Is there a particular refinement job that works best? I can 3D classify post Ab Initio by using the 3D alignments and drag dropping but would it be better to further refine via NU or HET-refine? Would further refinement improve the quality of the 3D alignments used by the 3D classification job?
In the same vein would making these refinement jobs multi-class based off an ratio knowledge of a basic make-up of heterogeneity present in the data set help the alignments?
Hi, and welcome to the forum!

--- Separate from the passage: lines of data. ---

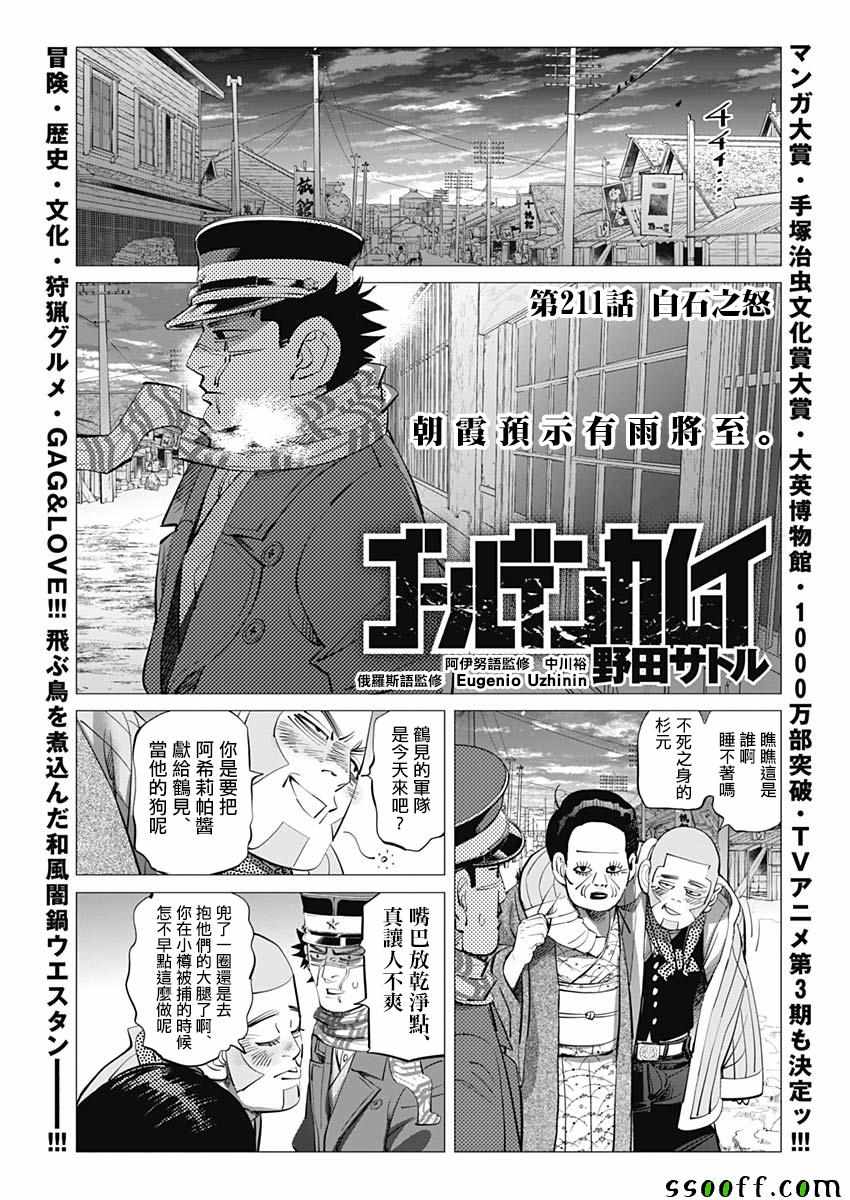 《黄金神威》漫画最新章节第211话免费下拉式在线观看章节第【1】张图片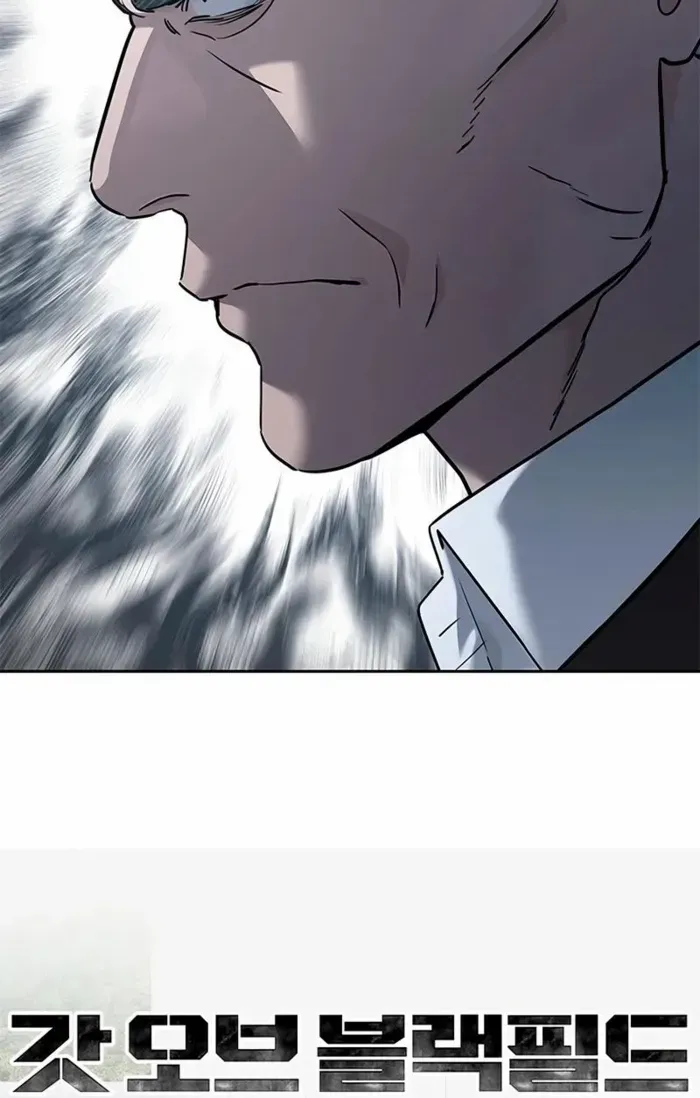 God of Blackfield Zinmanga X Chapter 220 Page 4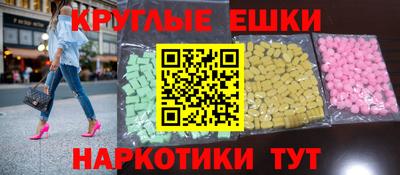 метадон Партизанск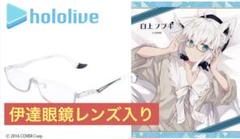 執事眼鏡 ホロライブ　eyemirror  白上フブキ　伊達メガネ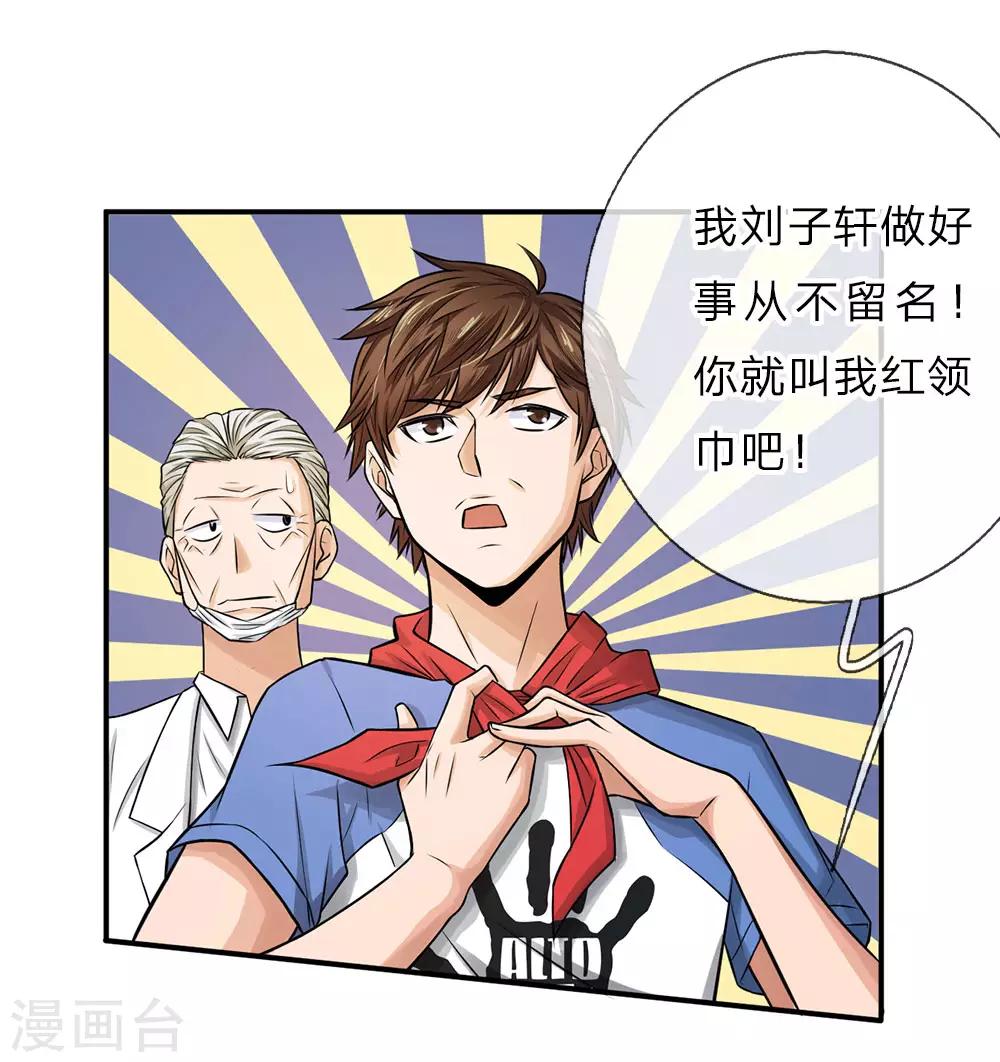 第6话 叫我红领巾吧！-第6话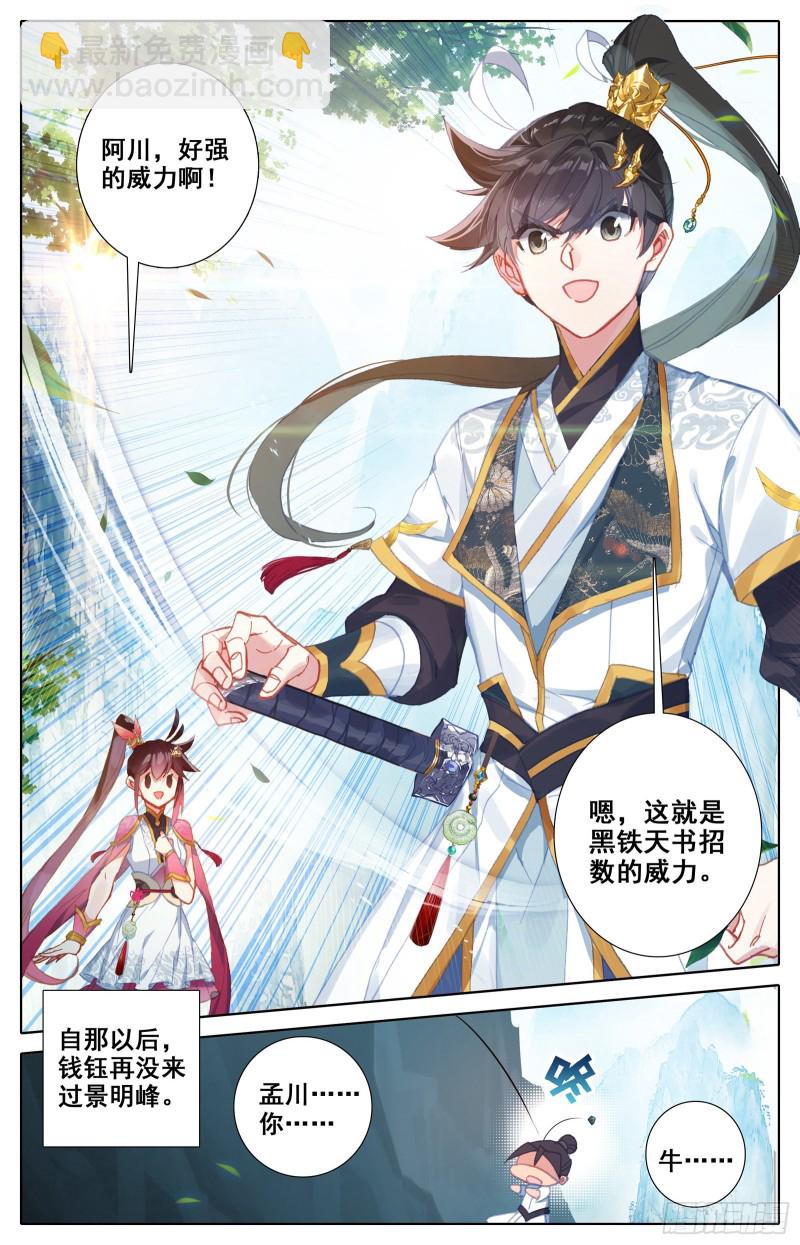 刀意16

I would definitely do some refinements after Ab Initio, because the ab initio map can be really poor. Moreover, ab initio reconstruction is usually one of the earliest steps in the 3D processing pipeline - have you cleaned up junk particles yet? I’d recommend Oli’s decoy classification method using Heterogeneous Refinement. You can find some resources about it here:
Once you’ve sorted out the junk particles, the next step would be to get a higher resolution consensus, typically using jobs like Homogeneous Refinement, Non-Uniform Refinement, or Local Refinement. From there, you can use 3D Classification. Because 3D classification doesn’t do any alignment, it’s usually best to get the best alignments possible so that the different 3D classes represent distinct compositional/conformational states - otherwise, the classification might be dominated by subtle differences between improperly aligned particles.
To answer your last question, if you have prior knowledge of what the distribution of your heterogeneity looks like, you can absolutely use that to inform how many classes to use. For example, if your protein is known to exist in two different states and each state represents 1/2 of the particles, then two classes is a good place to start. However, if one of the two states only represented 1/10th of the data, then I might use 10 classes. I also usually run another 3D classification job with the same parameters, but with Force Hard Classification turned on - this often helps with finding rarer classes. Hope this helps!